It can be hard enough to wait the requisite amount of time after a missed period to take a home pregnancy test. Because either you are trying to conceive, and perhaps monitored ovulation to time it just right, or maybe you suspect you could be pregnant and you seriously need to know, like now — even if it wasn't exactly planned. So, you have finally reached the time of the month when you can take a pregnancy test, which is 12 to 15 days post-ovulation based on a 28 day cycle, according to the FDA. But it's important to take the test at the right time of day to get the most accurate result, according to doctors interviewed by POPSUGAR.
If you guessed first thing in the morning is the best time of day to pee on that stick, you'd be right, and the reason is pretty compelling. Christine Greves, M.D., an ob-gyn at Orlando Health Winnie Palmer Hospital for Women & Babies explains that the HCG urine levels are usually more concentrated when you wake up. As you may know, HCG is short for human chorionic gonadotropin, a hormone produced by the body during pregnancy, according to UCSF Health.
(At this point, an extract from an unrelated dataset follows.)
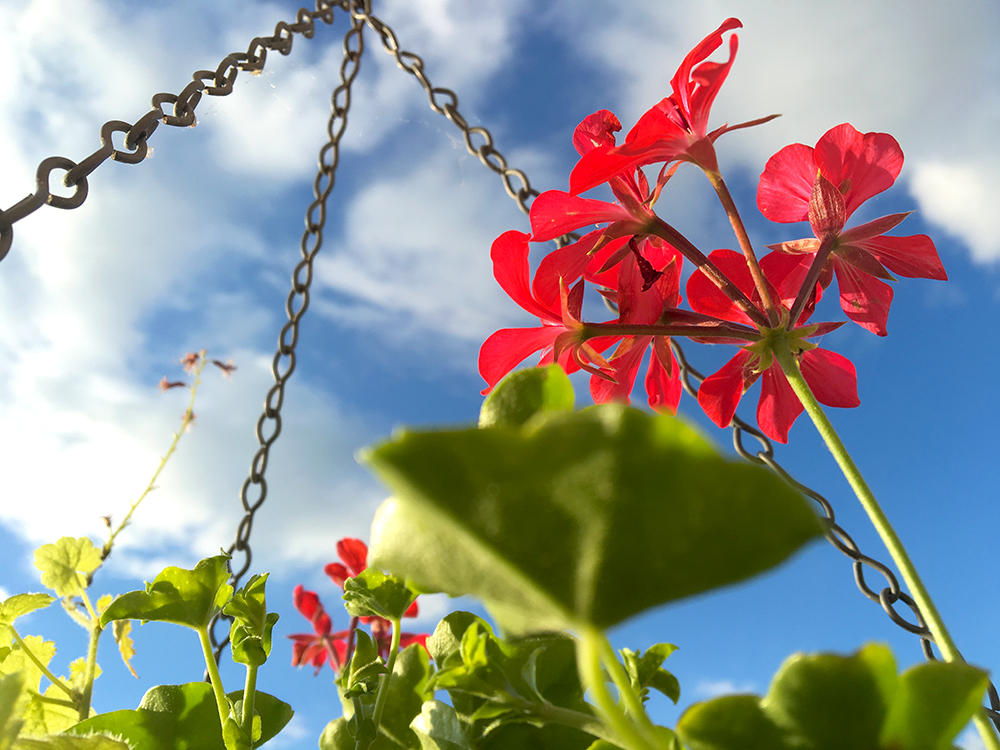 red geranium; blue sky; white clouds; chains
"When your urine is diluted, the HCG concentration may not be the most accurate," Dr. Greves notes, with Ahmet A. Baschat, M.D., professor of gynecology and obstetrics and director of the Centre for Fetal Therapy at Johns Hopkins adding, "If you are within the day or so of your expected period, taking the test after a lot of fluid intake can dilute the urine and make the test falsely negative." In other words, if you sip water all day, then test, you may not get an accurate result. But Dr. Baschat tells POPSUGAR, "If the test is positive even at the 'bad time of the day' – it is definitely positive."
Of course, a negative test can leave you with more uncertainty if you still think you might be pregnant. Dr. Greves recommends repeating the test a week after your missed period. We know — more waiting! "If it's still not what you think it should be, then contact your doctor," she advises. Your doctor will most likely order a blood pregnancy test to confirm your suspicions, or at least, put them to rest.